All core clock of 3.5 GHz with a boost frequency of 4.7 GHz. 105W TDP. It will be interesting to see how latency is affected for core-core communication with multiple chiplets. Both the R9 models sport multiple chiplets.
With the dedicated I/O chiplet in this generation as well as reduced L1 cache we know latency is going to be both consistent and higher than Zen and Zen+ from Lisa Su's speech at E3, so that combined with the new Windows 10 scheduler should eliminate those cross CCX issues Zen suffers with.
But with 16 cores, no doubt there will be issues like there are with high core count Threadrippers in some programs...
The Ryzen 9 3900X certainly seems to be the sweet spot in price/performance. For $100 over the R7 3800X, you get 4 additional cores ($25 per core). The next 4 core jump to the R9 3950X costs $250 ($62.50 per core). Jumping from a Ryzen 5 3600X to a 3700X costs $80 (or $40 per core).
That I would agree with, plus finding a program that would make use of an extra 4 cores and justify the extra $250 expense on a platform with only a dual channel memory controller would be an issue, not to mention the overall lower operating frequency as the 3800X-3950X share the same 105w TDP.
So it sounds like the jump in price for those last four cores is due in part, due to special binning on the R9 3950X.

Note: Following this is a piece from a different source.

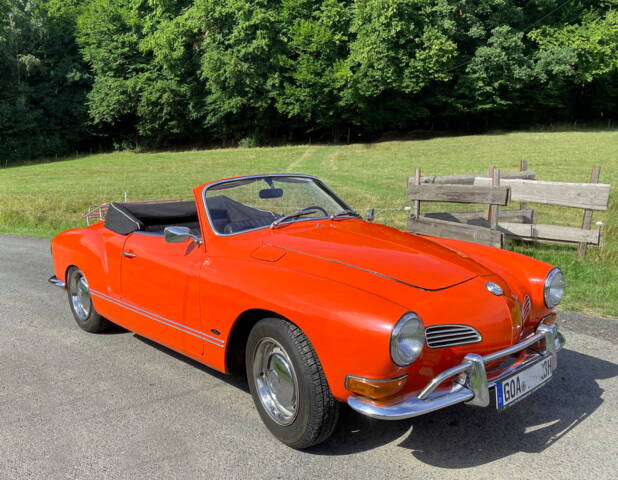 Image 1/13 de Volkswagen Karmann Ghia 1600 (1971)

The R9 3950X is intended not only to have the highest core count, but also the highest single threaded performer. AMD wants to ensure that both creative and gaming performance increase as you move up the product stack.
I think the implication is that the parts with the most cores, will also have the highest single core boost clocks. Unlike Intel where the higher core parts typically clocked lower than the mainstream parts, making the mainstream parts better for gaming.

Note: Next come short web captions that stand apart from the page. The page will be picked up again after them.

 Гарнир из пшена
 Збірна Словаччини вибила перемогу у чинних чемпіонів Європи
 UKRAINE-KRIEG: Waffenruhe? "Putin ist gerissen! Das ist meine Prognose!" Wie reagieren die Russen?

So if you buy a R9 3950X it will be the fastest AM4 part in productivity and content creation (more cores) but also in gaming (highest boost clock).

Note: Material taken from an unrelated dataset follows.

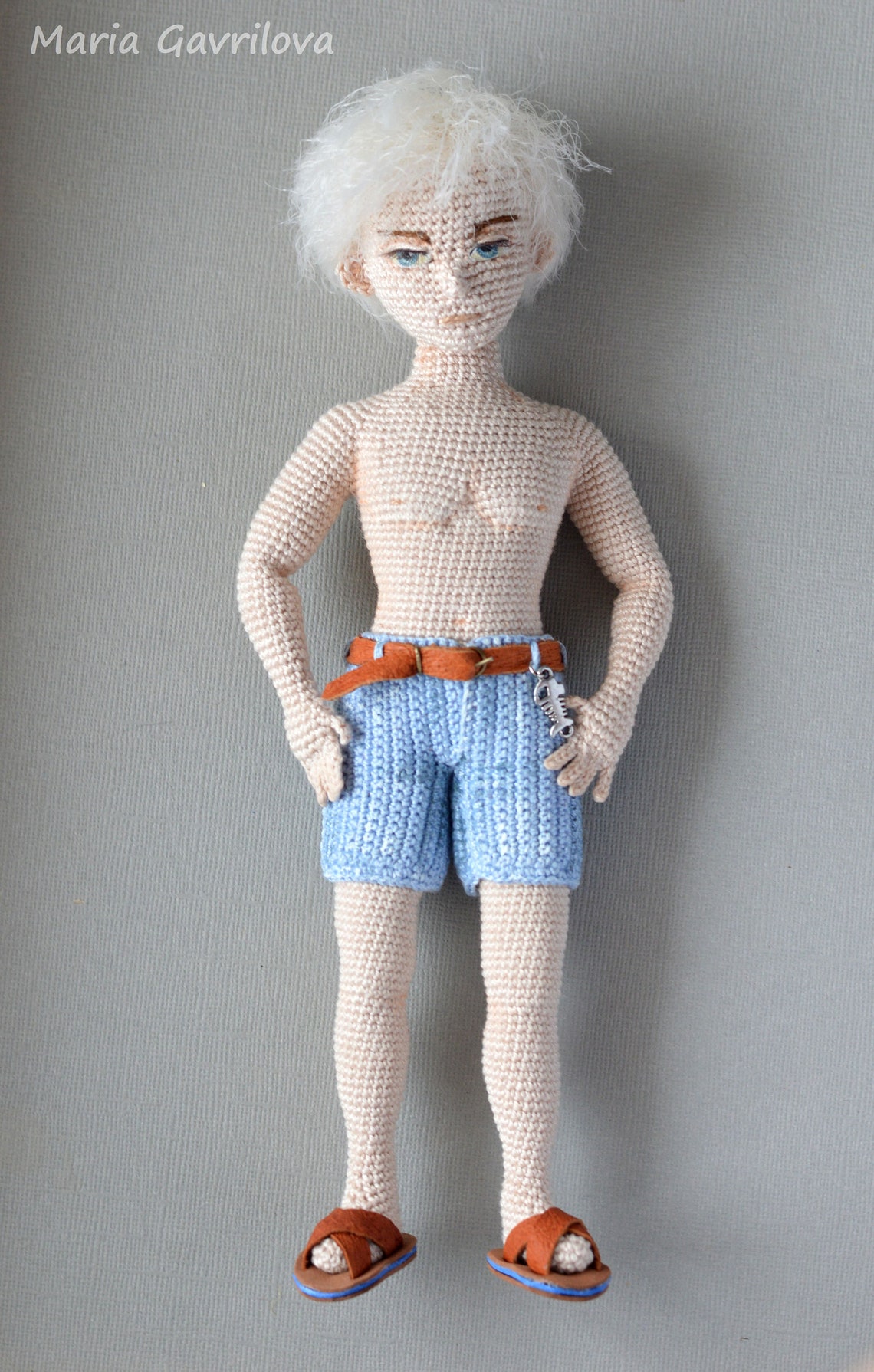PDF Man Body Crochet Pattern/crochet Boy/amigurumi Doll Etsy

So...It's September. Maybe they are waiting for the UEFI boost clock fix to drop the 3950X so it hits 4.7GHz for reviewers.
Or TSMC is having a huge yield problem and AMD is devoting as much as possible to the EPYC server line as they command much, much higher prices.
Looks like September 30th may be the day. About the time that the 220.127.116.11ABBA UEFI releases should be available for reviewers.